The Future of AI for Diagnosis

One quality and safety priority in medicine is improving the diagnostic process. The cognitive demand on diagnosticians has increased due to the digitization of health records and rapid expansion of health data. Artificial intelligence (AI) has the potential to help and reduce this demand and associated diagnostic errors, however at this time current AI tools have not realized this potential, mostly due to the long-standing focus of AI tools on predicting final diagnostic labels instead of helping clinicians navigate the dynamic refinement process of diagnosis.

Julia Adler-Milstein, PhD, a member of the UCSF Center for Intelligent Imaging (ci2), was lead author on a viewpoint highlighting the importance of shifting the role of diagnostic AI from predicting labels to "wayfinding," known as interpreting context and providing cues that guide the diagnostician.

"Why wayfinding? It's the process of determining a current position and navigating a route between an origin and a destination. Effective wayfinding reduces cognitive load in navigating a complex journey," explains Dr. Adler-Milstein. "In our paper, we conceptualize diagnosis as a dynamic refinement process shifting the emphasis from the destination (diagnostic label) to the journey, including information-intensive activities in the electronic health record (EHR)." See the figure below.

A figure onceptualize diagnosis as a dynamic refinement process shifting the emphasis from the destination (diagnostic label)

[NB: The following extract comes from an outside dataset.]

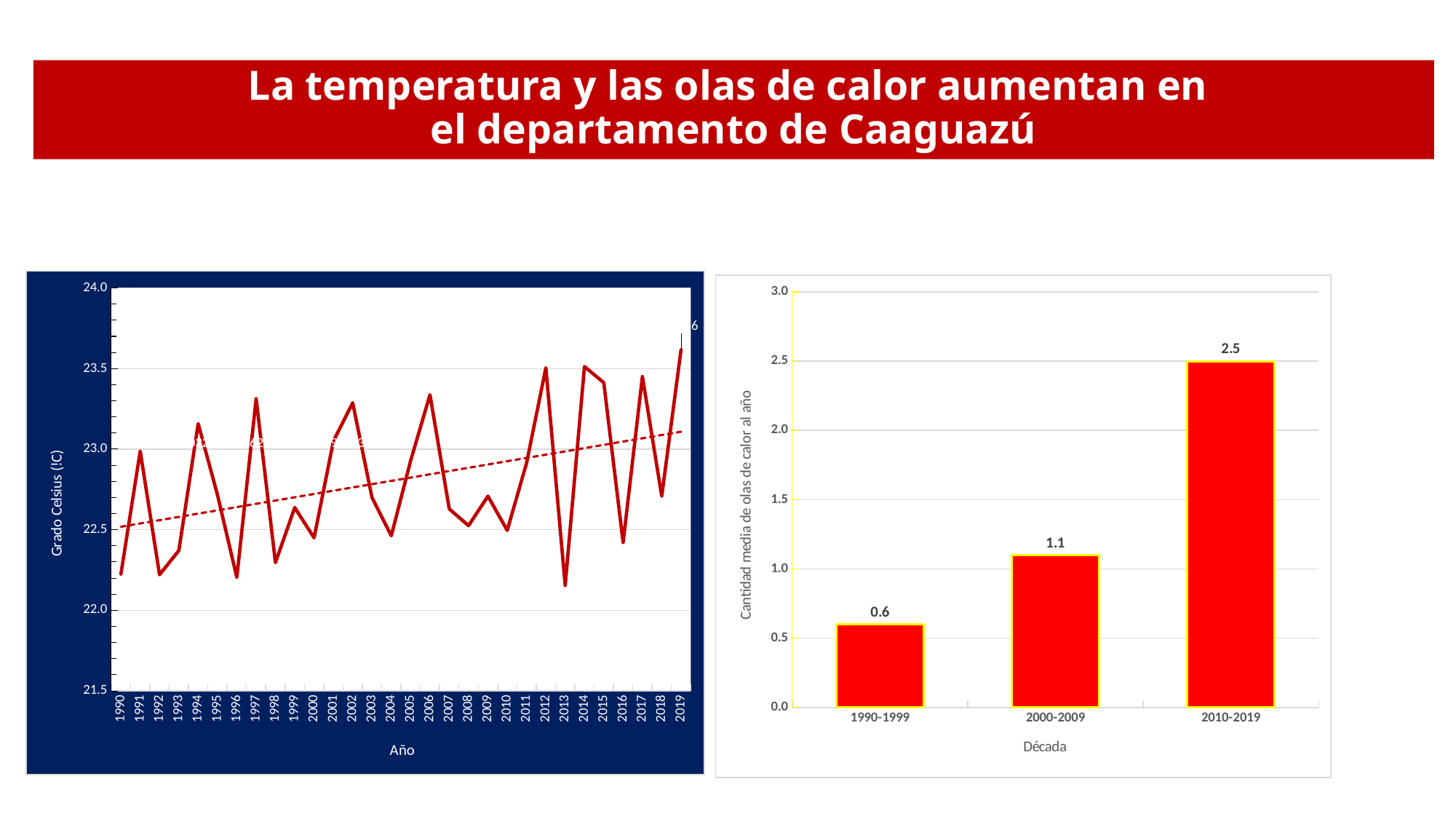
In the left-hand line chart, does the dashed trend line rise or fall from 1990 to 2019? Rises What kind of chart is the chart on the right of the slide? Bar chart In the right-hand bar chart, which decade has the highest average number of heat waves per year? 2010-2019 What kind of chart is the chart on the left of the slide? Line chart In the right-hand bar chart, what is the value for 2000-2009? 1.1 In the right-hand bar chart, what is the difference between the values for 2010-2019 and 2000-2009? 1.4 In the right-hand bar chart, how many decades are shown on the x axis? 3 In the right-hand bar chart, what is the value for 1990-1999? 0.6 In the right-hand bar chart, what is the difference between the values for 2010-2019 and 1990-1999? 1.9 In the right-hand bar chart, which decade has the lowest value? 1990-1999 In the left-hand line chart, is the value for 2013 greater or less than 22.5? less In the right-hand bar chart, what is the average number of heat waves per year for the decade 2010-2019? 2.5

The full paper was published in JAMA. Additional authors include Jonathan Chen MD, PhD, an assistant professor of medicine and physician-scientist at the Stanford Center for Biomedical Informatics Research and Gurpreet Dhaliwal, MD, a clinician-educator and professor of medicine at UCSF. 

"The role of AI in this process is to support dynamic diagnostic refinement, help clinicians understand where they are on the diagnostic pathway and help them select the paths most likely to reduce uncertainty," says Dr. Adler Milstein. "AI will serve to lower the cognitive load while the clinician still analyzes data and makes decisions."

As Director of the Center for Clinical Informatics and Improvement Research (CLIIR) at UCSF, Dr. Adler-Milstein is a leading researcher in health IT policy, with a specific focus on EHRs and interoperability. CLIIR's cornerstone initiative is using EHR audit-log data to understand provider behavior and clinical work processes. Dr. Adler-Milstein's research is used by researchers, health systems, and policymakers, and it identifies obstacles to realizing value from health IT and ways to overcome them.